- Discounts drive surge in usage as costs undercut global rivals
- Analysts say pricing could pressure broader model market
DeepSeek (深度求索) slashed prices for its latest large language model V4 just days after launch, triggering a spike in usage and setting what appears to be a record low for high-performance AI model costs globally.
On April 25, the company introduced a limited-time 75% discount on its V4-Pro API, followed a day later by a tenfold reduction in cache pricing across its model lineup.
Combined, these cuts bring input cache costs down to as little as 0.025 yuan ($0.0037) per million tokens, with output priced at 6 yuan ($0.87), among the lowest levels seen in the industry.
The pricing gap is stark compared with leading overseas models.

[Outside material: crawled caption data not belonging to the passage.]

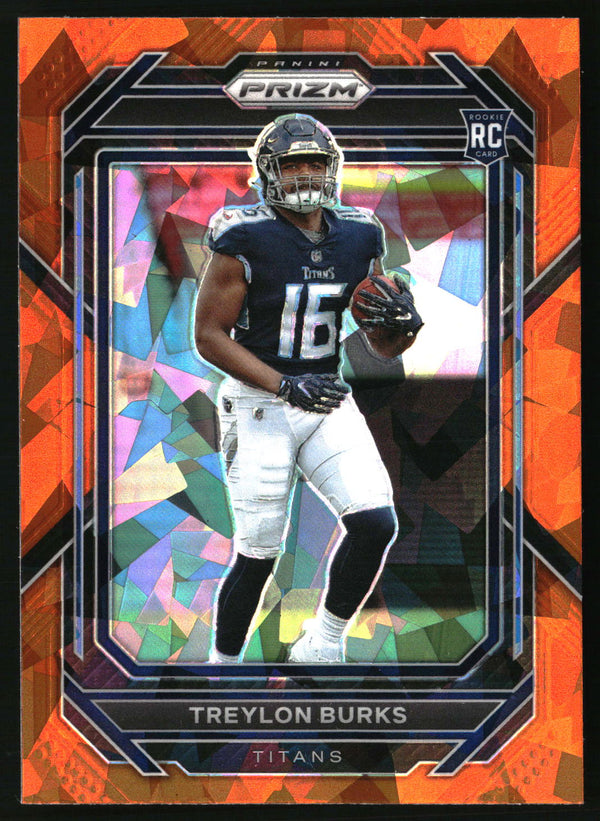 Treylon Burks 2022 Panini Prizm #313 Orange Ice RC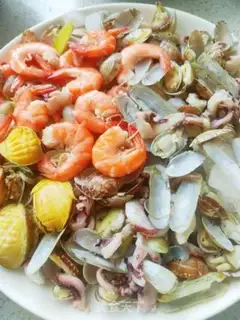 Make A little seafood step 15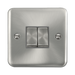 Front view of Click Deco Plus Satin Chrome 2G Light Switch
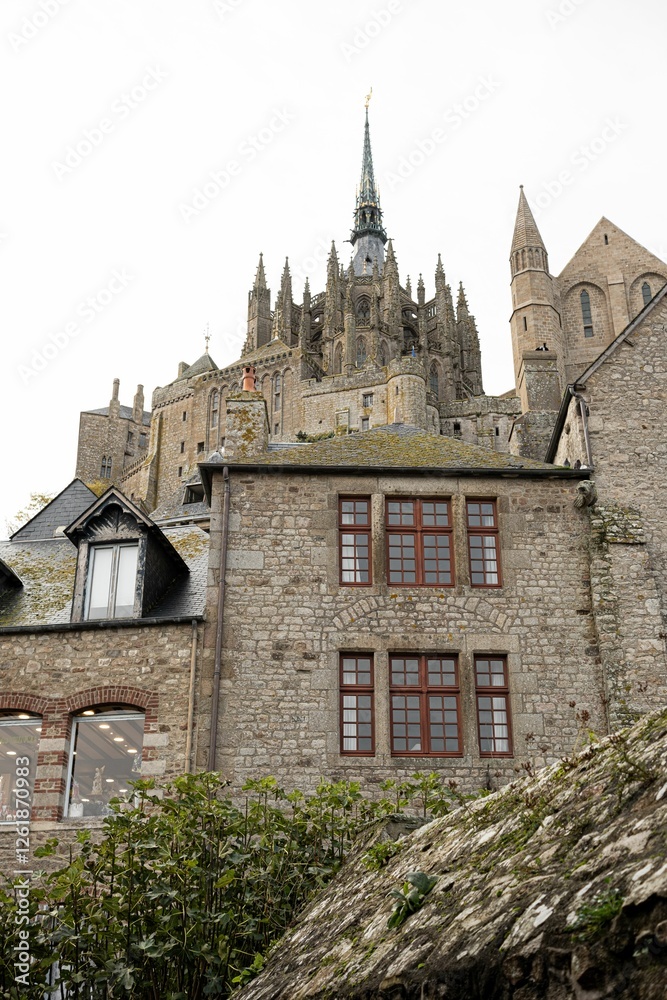 Fototapeta premium Mont Saint-Michel Abbey in Normandy, France.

Output costs for GPT-5.5 Pro are about $180 per million tokens, while Claude Opus 4.7 charges around $25. By comparison, DeepSeek’s output pricing is under $1.

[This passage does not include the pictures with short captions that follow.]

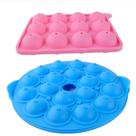 Conjunto de moldes de pirulito de silicone de 12 cavidades panificação, bolos e doces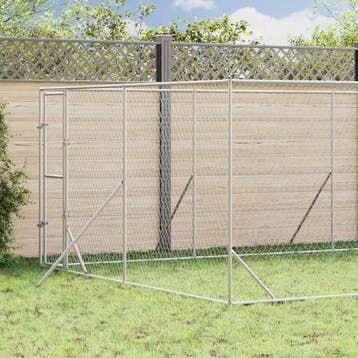 vidaXL Hondenkennel voor buiten 4x8x2 m gegalvaniseerd staal, Verzenden, Nieuw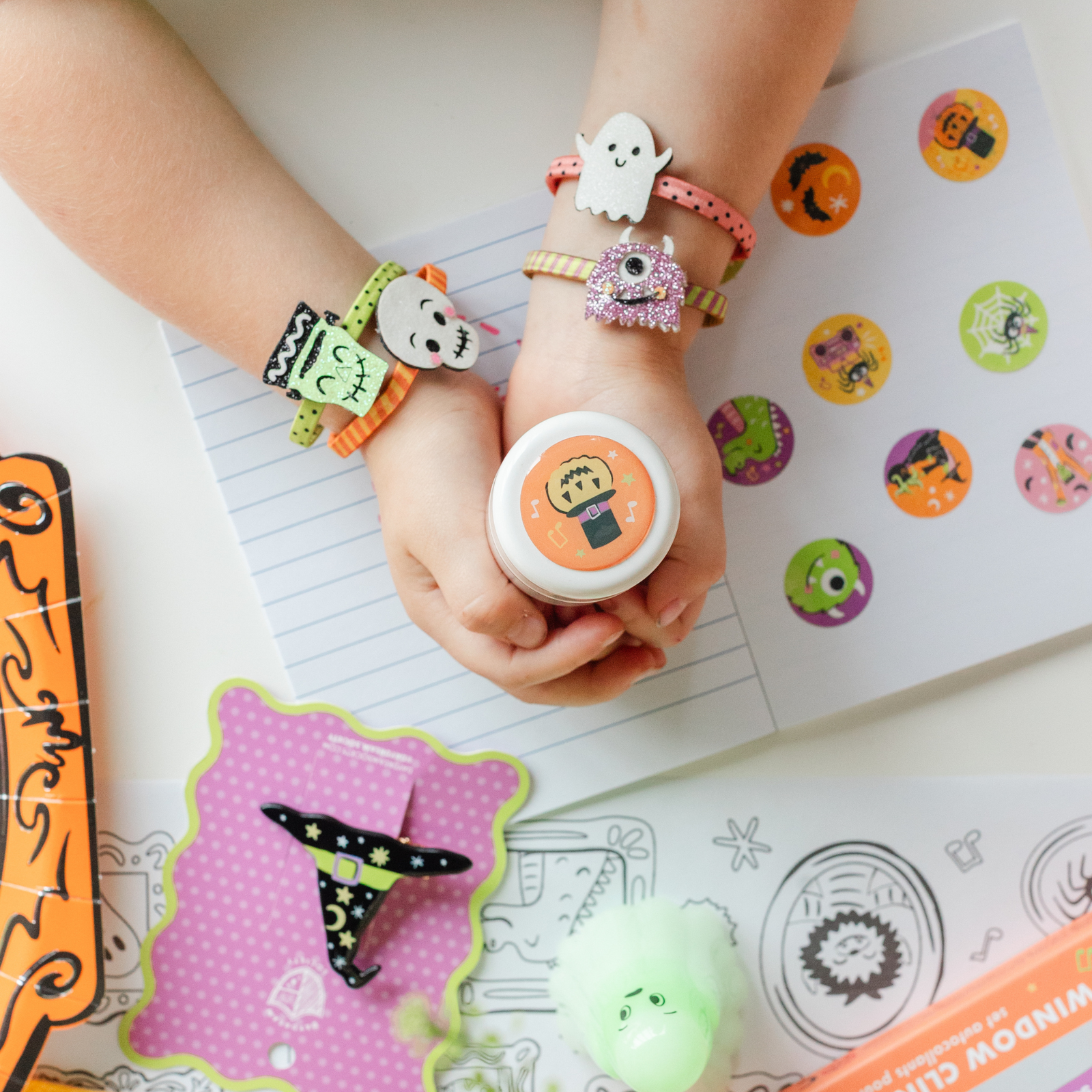 Monster Mash Monster Crew Embellished Hair Tie Set, Daydream Society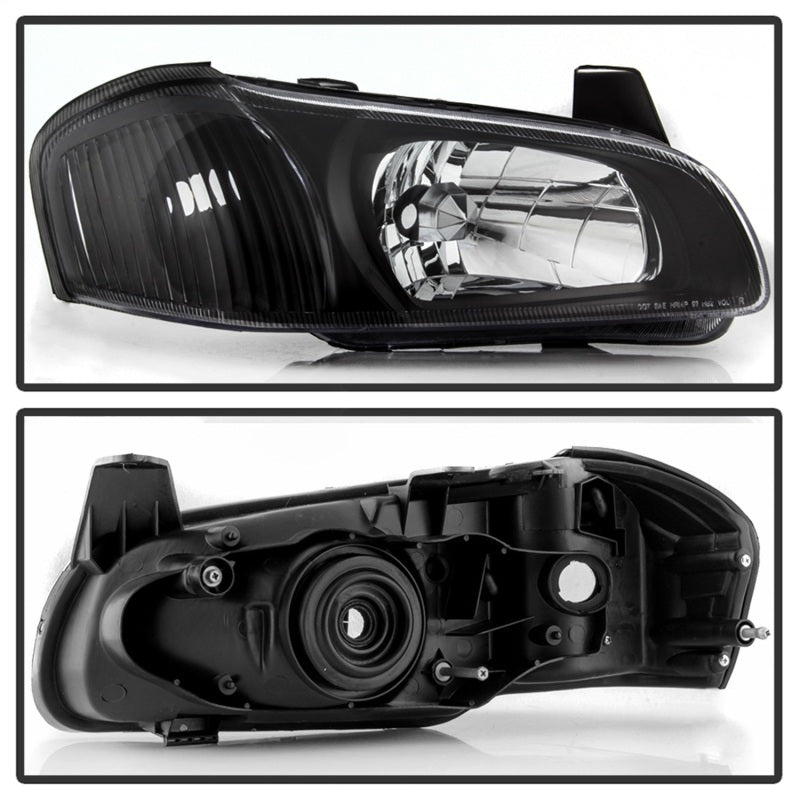 xTune 00-01 Nissan Maxima (Excl 20th Anniversary Edition) OEM Headlights - Black (HD-JH-NM00-BK)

On the input side, its cache pricing is roughly one-8,200th of GPT-5.5 Pro’s $30 per million tokens, based on available figures. The discounts are set to run through May 5.
The aggressive pricing comes alongside the release of DeepSeek-V4-Pro on April 24, a model with 1.6 trillion parameters and support for one million-token context windows.

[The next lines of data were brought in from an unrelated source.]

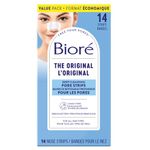 Bioré Deep Cleansing Pore Strips Value Pack for Instant Pore Unclogging and Blackhead Removal (14 Count)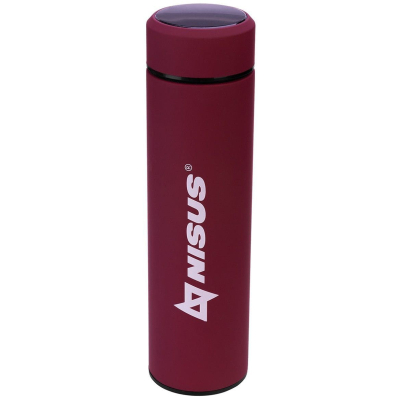 Термос Nisus N.TM-049-R 450ML с термодатчиком красный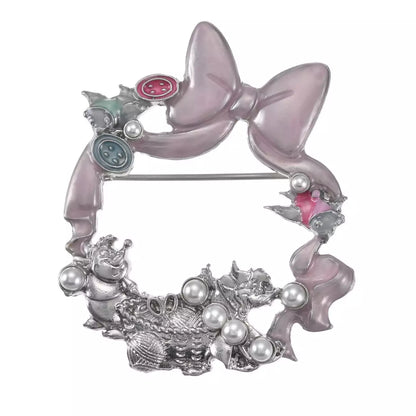Japan Disney Store - Cinderella - Jack, Gus & Bluebird Brooch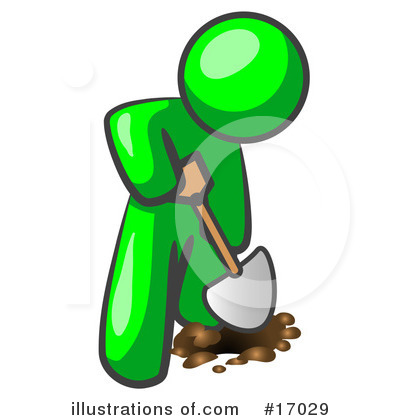 Royalty-Free (RF) Green Man Clipart Illustration by Leo Blanchette - Stock Sample #17029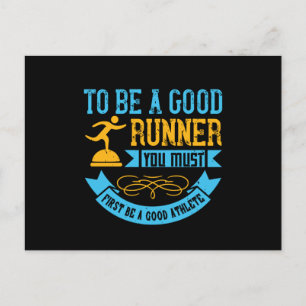 Cartão Postal Correr - Para ser um bom corredor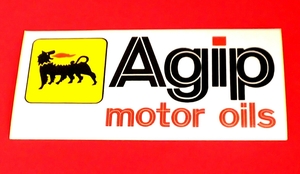 Agip ステッカー ③ アジップ motor oils オイル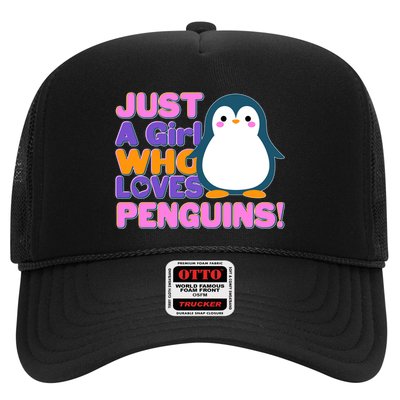 Cute Just A Girl Who Loves Penguins Trucker Hat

It ranks among the top open-source models globally in reasoning performance, with some industry estimates placing it within three to six months of the most advanced proprietary systems.
The model is also notable for running entirely on domestic Huawei Ascend chips, with per-token inference compute reduced to about 27% of the previous generation.
Usage has surged following the price cuts. V4-Pro recorded 13.6 billion tokens in daily API calls on April 25, nearly four times the previous day, National Business Daily, a business and financial newspaper, reported, citing numbers from OpenRouter, a unified API platform tracking usage of hundreds of AI models
The lighter V4-Flash model rose from 50.2 billion tokens to 81.4 billion the following day. The V4 series is now among the most heavily used open-source models globally.
Hu Yanping, a professor at Shanghai University of Finance and Economics, told National Business Daily that the steep pricing could reset expectations for high-performance models and put pressure on domestic rivals such as Kimi and GLM.
Further cost reductions may follow as newer chips, including Huawei’s Ascend 950, enter mass production and deployment later this year, he added.